Accessory Compatibility Beyond Cases And Protectors
Even if you accept that you’ll buy a new case, you might still wonder about everything else you own. Chargers, mounts, and stands can be fine, yet a few accessory types are picky about width, thickness, or button placement.
Magnetic chargers and magnetic wallets
Magnetic accessories usually still “stick,” but alignment matters. If the magnet ring inside your old case is placed for an iPhone 13, it can sit slightly off on an iPhone 16 case, which can change how securely a wallet holds or how well a charger centers.
Clamp-style car mounts
Clamp mounts care about thickness more than height. A thicker phone plus a thicker new case can push a mount near its limit. That can lead to slower clamping, less grip, or side pressure on buttons.
- Measure your mount opening — Check the widest gap the clamp can handle, then compare it to your phone-plus-case thickness.
- Set clamp pads carefully — Many mounts have sliding pads that can avoid pressing on side buttons.
Gimbals and stabilizers
Gimbals usually balance by weight and center position. A slightly different body shape can shift balance enough that you need to redo the clamp position. It’s not hard, yet you should test it before filming a long clip.
Desktop docks and stands
Stands with a tight slot can reject a thicker phone in a thick case. If your stand has a narrow groove, try it with the case you plan to use on the iPhone 16, not just with the bare phone.
Quick Ways To Confirm Fit Before You Spend Money
Retail listings can be messy, and many sellers re-use photos across models. A quick check on your side can save a return cycle and a scratched screen.
Measurement check you can do at home
- Use a ruler or caliper — Measure your iPhone 13 case interior height and compare it to 147.6 mm as a target for the iPhone 16 body height.
- Check camera cutout clearance — Look at the cutout shape and compare it to the phone’s camera area opening once you see an iPhone 16 photo from a straight-on angle.
- Test button feel on your iPhone 13 — Press the case’s button covers lightly and note how much travel they allow, since tight cases are less forgiving on a new model.

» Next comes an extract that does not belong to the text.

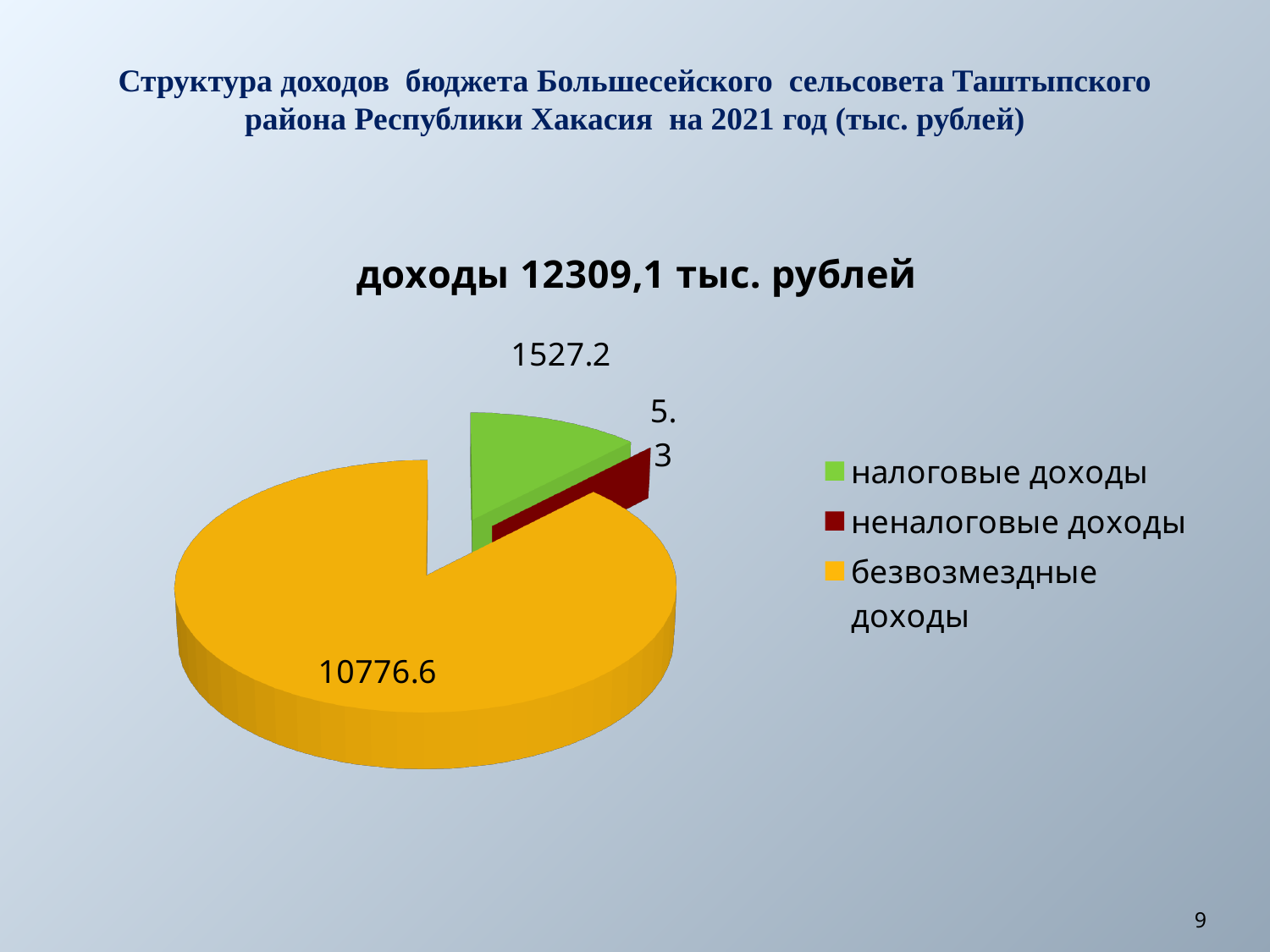
What is the difference between налоговые доходы and неналоговые доходы? 1521.9 Which is larger, налоговые доходы or неналоговые доходы? налоговые доходы What is the difference between безвозмездные доходы and налоговые доходы? 9249.4 What is the value for налоговые доходы? 1527.2 Which category has the largest slice of the pie? безвозмездные доходы Which category has the smallest slice of the pie? неналоговые доходы What colour is the slice for безвозмездные доходы? yellow What is the value for безвозмездные доходы? 10776.6 How many categories does the pie chart show? 3 What is the value for неналоговые доходы? 5.3 What is the title of the chart? доходы 12309,1 тыс. рублей What type of chart is shown on the slide? pie chart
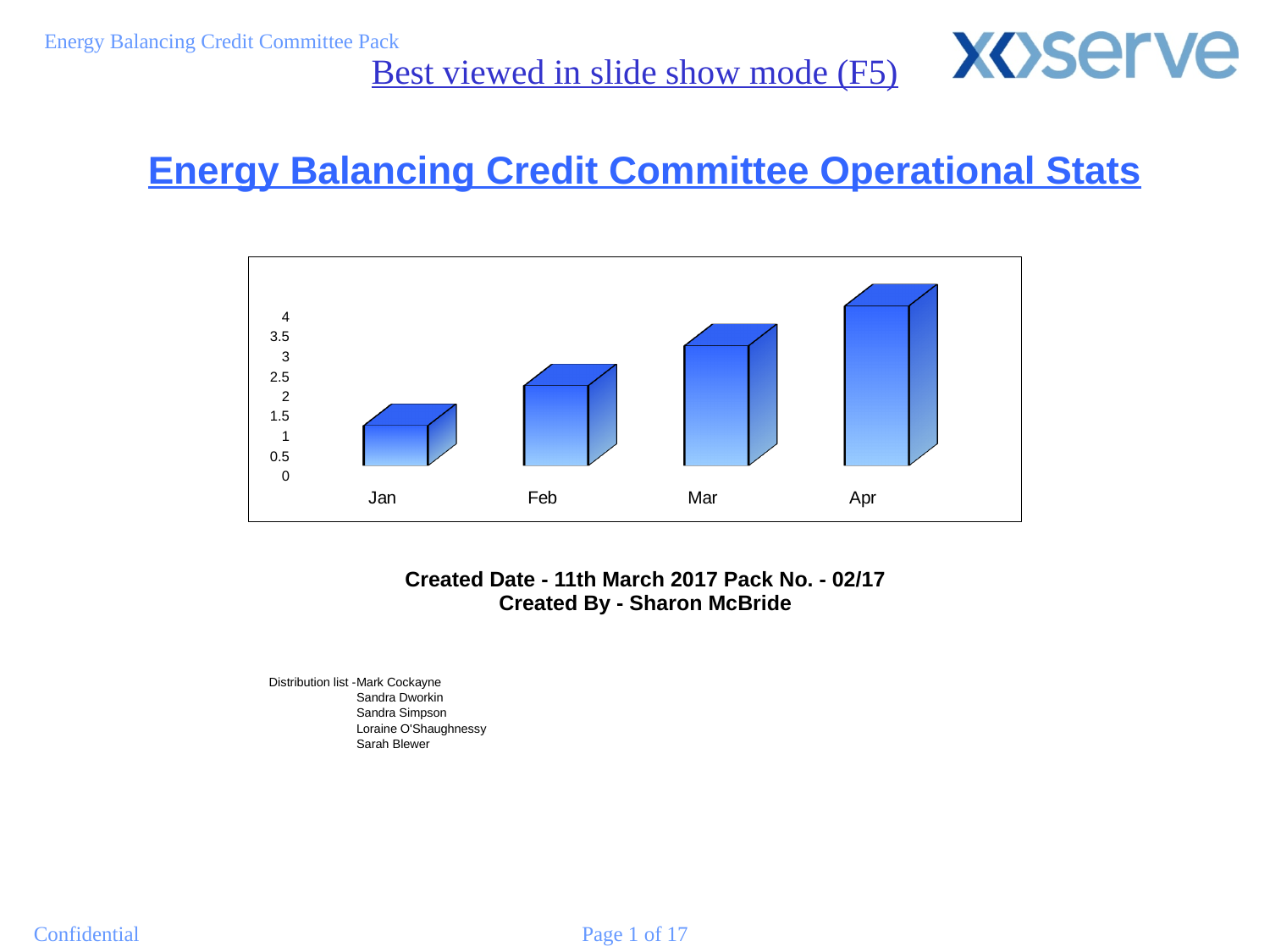
What colour are the bars in the chart? blue Which is larger in the chart, the value for Jan or the value for Apr? Apr Is the value for Mar greater or less than 2? greater Which month has the lowest bar in the chart? Jan Which month has the highest bar in the chart? Apr Is the value for Feb greater or less than 3? less Do the values rise or fall from Jan to Apr in the chart? rise Is the value for Apr greater or less than 3? greater What kind of chart is shown on the slide? bar chart Which is larger in the chart, the value for Mar or the value for Feb? Mar How many categories are plotted on the x axis of the chart? 4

Shopping check that filters out the wrong listings
- Match the exact model name — Look for “iPhone 16” on the listing title, not “fits iPhone 13/14/15/16.”
- Read the return notes — Confirm you can return it if the fit is off after installation.
- Scan recent reviews — Look for buyer photos that show button alignment and camera cutout shape.
In-store test that takes under a minute
If you can handle an iPhone 16 at a retailer, do a quick feel test with your own habits. Hold it one-handed, swipe down Control Center, reach the top of Safari, and type a short message. You’ll know fast whether the extra height changes comfort for you.
Should You Upgrade If Size Familiarity Is Your Main Concern?
If you like the iPhone 13 size, the iPhone 16 stays close enough that you won’t feel like you switched to a “Plus” model. The shift is subtle. The bigger change is accessory reset. Plan on a new case and a new screen protector, and you’ll avoid the annoying half-fits that lead to scratches and loose corners.
If you want the smoothest transition, treat the move like a small re-kit. Pick a case style you already like, buy the matching iPhone 16 version, and pair it with a protector designed to work with that case lip. Your grip memory will stay intact, and you won’t waste money on “maybe” compatibility.
Quick shopping checklist
- Choose a case first — Protector edge shape depends on how far your case lip wraps the glass.
- Buy a protector made for iPhone 16 — It’s the easiest way to avoid edge gaps and sensor cutout issues.
- Re-test your mount — Clamp mounts and gimbals can need a small adjustment when case thickness changes.
- Keep your iPhone 13 kit as backup — That old case is still handy if you use the iPhone 13 as a spare phone.
The iPhone 16 is not the same size as the iPhone 13, yet it still feels familiar. Use the measurements above to plan your accessory swap and skip the “almost fits” trap.